Sowohl Patrick Beks als auch Elisa Lai sind überzeugt, dass die Norm, deren erster kommentierter Entwurf voraussichtlich Ende 2023 verteilt wird, für viele weitere Komitees innerhalb der IEC relevant sein wird. „Das Konzept des schwachen Netzes ist neu und trifft im Grunde auf jedes Elektrogerät zu, das in einem Entwicklungsland genutzt wird. Es handelt sich hierbei um einen übergreifenden Begriff, das heißt, diese neue Norm kann horizontale Auswirkungen für die IEC haben”, merkt Patrick Beks an.

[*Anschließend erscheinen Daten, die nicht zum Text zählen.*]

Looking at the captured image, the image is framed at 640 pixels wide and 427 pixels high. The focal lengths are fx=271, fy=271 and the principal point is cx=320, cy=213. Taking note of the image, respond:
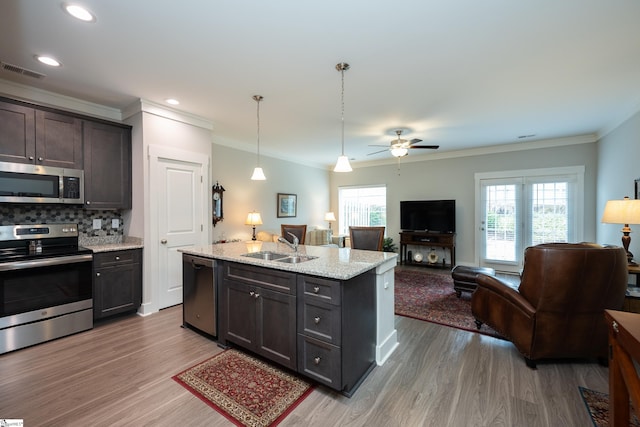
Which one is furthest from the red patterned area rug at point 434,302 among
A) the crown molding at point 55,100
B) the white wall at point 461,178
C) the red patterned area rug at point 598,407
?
the crown molding at point 55,100

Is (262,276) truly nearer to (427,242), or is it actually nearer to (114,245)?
(114,245)

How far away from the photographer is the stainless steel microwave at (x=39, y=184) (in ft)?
8.79

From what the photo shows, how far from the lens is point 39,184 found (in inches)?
113

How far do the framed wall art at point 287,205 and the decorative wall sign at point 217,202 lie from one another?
64.1 inches

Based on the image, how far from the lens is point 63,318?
279cm

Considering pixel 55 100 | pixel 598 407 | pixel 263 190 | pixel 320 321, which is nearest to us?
pixel 598 407

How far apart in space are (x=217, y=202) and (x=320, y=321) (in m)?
3.67

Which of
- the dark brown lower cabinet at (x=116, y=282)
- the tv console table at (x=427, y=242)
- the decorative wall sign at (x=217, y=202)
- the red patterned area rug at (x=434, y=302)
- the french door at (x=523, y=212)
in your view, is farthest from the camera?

Elisa Lai fügt hinzu: „Die Frage der Spannungsqualität in Entwicklungsländern wird in den bestehenden Normen im Allgemeinen übersehen. Es ist wichtig, hervorzuheben, dass das Risiko von Spannungsspitzen im ländlichen Raum große Probleme mit Blick auf die Performance von Kühlgeräten verursachen kann, einschließlich der Gefahr eines Brandes, was zu finanziellen Verlusten für Kunden in ländlichen Gebieten führt und sogar lebensgefährlich sein kann. Es ist an der Zeit, dass wir damit beginnen, die Probleme hinsichtlich der Spannungsqualität zu definieren und Wege aufzeigen, wie die Produktqualität unter diesen Bedingungen exakt bewertet werden kann.“

Die Zusammenarbeit mit anderen Gruppen innerhalb der IEC ist hierbei der Schlüssel zum Erfolg. Die Arbeitsgruppe berät sich mit zahlreichen weiteren Experten innerhalb von IEC SC 59M, dem für die Erarbeitung von Normen für Kühlgeräte zuständigen Unterkomitee. „Unsere Norm basiert in weiten Teilen auf der Expertise, die sich in den Normen der Normenreihe IEC 62552 findet, die allgemeine Anforderungen an Haushaltskühlgeräte festlegt. Wir wollen das Rad nicht neu erfinden“, bestätigt Beks.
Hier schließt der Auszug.